El caso de un hombre que dejó su trabajo para gestionar una jubilación por discapacidad pero cuyo trámite quedó congelado dentro de Anses pone de manifiesto una problemática amplia que llegó con el aislamiento social, preventivo y obligatorio. Miguel Ángel Cabaña, un villamariense de 61 años con problemas cardíacos graves, inició su expediente de retiro por discapacidad a principios de este año en su ciudad de origen. Hasta allí, pudo hacerlo sin mayores problemas, pero todo cambió cuando la documentación llegó a la delegación Río Cuarto, que concentra el procesamiento datos de una gran zona del sur de Córdoba.

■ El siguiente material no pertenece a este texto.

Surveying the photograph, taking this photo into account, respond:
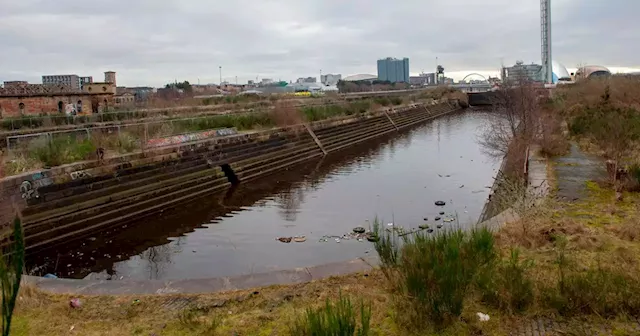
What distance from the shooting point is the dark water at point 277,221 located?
10.6 meters

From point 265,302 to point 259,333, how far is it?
3.14ft

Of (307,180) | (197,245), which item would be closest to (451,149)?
(307,180)

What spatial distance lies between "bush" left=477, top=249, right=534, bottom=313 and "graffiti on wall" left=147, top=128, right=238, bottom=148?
1410 centimetres

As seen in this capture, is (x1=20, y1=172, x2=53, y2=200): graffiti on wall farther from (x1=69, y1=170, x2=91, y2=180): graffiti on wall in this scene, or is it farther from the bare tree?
the bare tree

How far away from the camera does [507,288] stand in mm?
5738

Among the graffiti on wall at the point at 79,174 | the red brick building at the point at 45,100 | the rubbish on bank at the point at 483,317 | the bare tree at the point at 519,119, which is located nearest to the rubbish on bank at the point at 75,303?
the rubbish on bank at the point at 483,317

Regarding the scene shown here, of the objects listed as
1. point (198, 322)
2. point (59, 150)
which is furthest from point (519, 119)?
point (198, 322)

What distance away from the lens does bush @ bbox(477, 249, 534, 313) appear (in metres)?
5.60

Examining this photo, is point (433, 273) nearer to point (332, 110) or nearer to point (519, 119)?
point (519, 119)

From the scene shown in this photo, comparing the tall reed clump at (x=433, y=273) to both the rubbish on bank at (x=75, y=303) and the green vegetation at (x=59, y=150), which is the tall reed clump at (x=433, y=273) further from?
the green vegetation at (x=59, y=150)

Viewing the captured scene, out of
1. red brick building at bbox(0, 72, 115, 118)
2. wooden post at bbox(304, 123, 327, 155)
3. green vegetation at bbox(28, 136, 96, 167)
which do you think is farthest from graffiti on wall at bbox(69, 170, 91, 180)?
red brick building at bbox(0, 72, 115, 118)

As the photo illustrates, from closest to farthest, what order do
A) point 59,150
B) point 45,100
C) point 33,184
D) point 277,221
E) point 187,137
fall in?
point 33,184, point 277,221, point 59,150, point 187,137, point 45,100

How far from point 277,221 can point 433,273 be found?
873 cm

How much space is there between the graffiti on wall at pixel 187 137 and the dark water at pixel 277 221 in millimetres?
2814
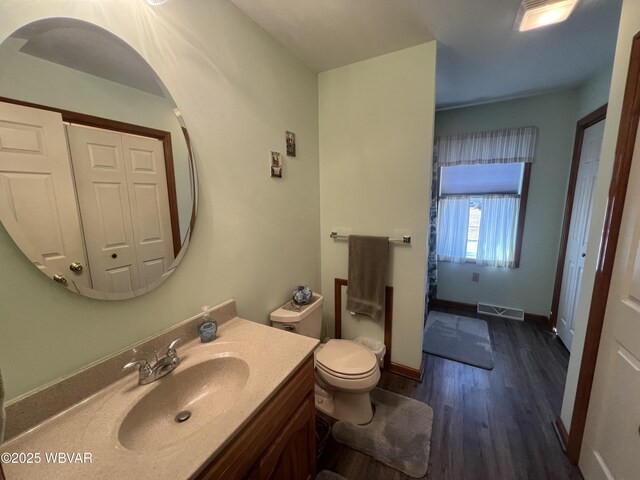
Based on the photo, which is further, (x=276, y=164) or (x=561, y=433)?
(x=276, y=164)

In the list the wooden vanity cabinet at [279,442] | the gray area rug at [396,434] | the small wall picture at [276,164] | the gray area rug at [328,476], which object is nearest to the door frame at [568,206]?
the gray area rug at [396,434]

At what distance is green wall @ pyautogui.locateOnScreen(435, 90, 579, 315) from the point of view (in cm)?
250

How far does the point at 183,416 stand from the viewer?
94cm

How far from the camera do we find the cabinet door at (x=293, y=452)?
87 cm

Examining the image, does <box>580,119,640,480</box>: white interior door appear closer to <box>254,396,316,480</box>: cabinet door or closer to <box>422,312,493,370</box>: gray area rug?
<box>422,312,493,370</box>: gray area rug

Cabaña inició el trámite de retiro a comienzos de 2020 en Villa María, luego de pasar por una junta médica que le determinó una discapacidad invalidante.
El hombre de 61 años, extrabajador de la industria láctea, es un paciente de riesgo, con una operación de by-pass cardíaco y varios stents a cuestas.
La Superintendencia de Salud avaló un estudio que determinó que presenta un 66 por ciento de incapacidad.
En función de estos avances en el trámite de la jubilación, el 30 de enero de este año renunció a su empleo, dado que ese ingreso económico sería incompatible con el beneficio previsional.
Poco más de 10 días después, presentó los resultados de la evaluación médica en la delegación de Anses Villa María, aunque toda la información luego sería remitida al centro de cómputos de Río Cuarto.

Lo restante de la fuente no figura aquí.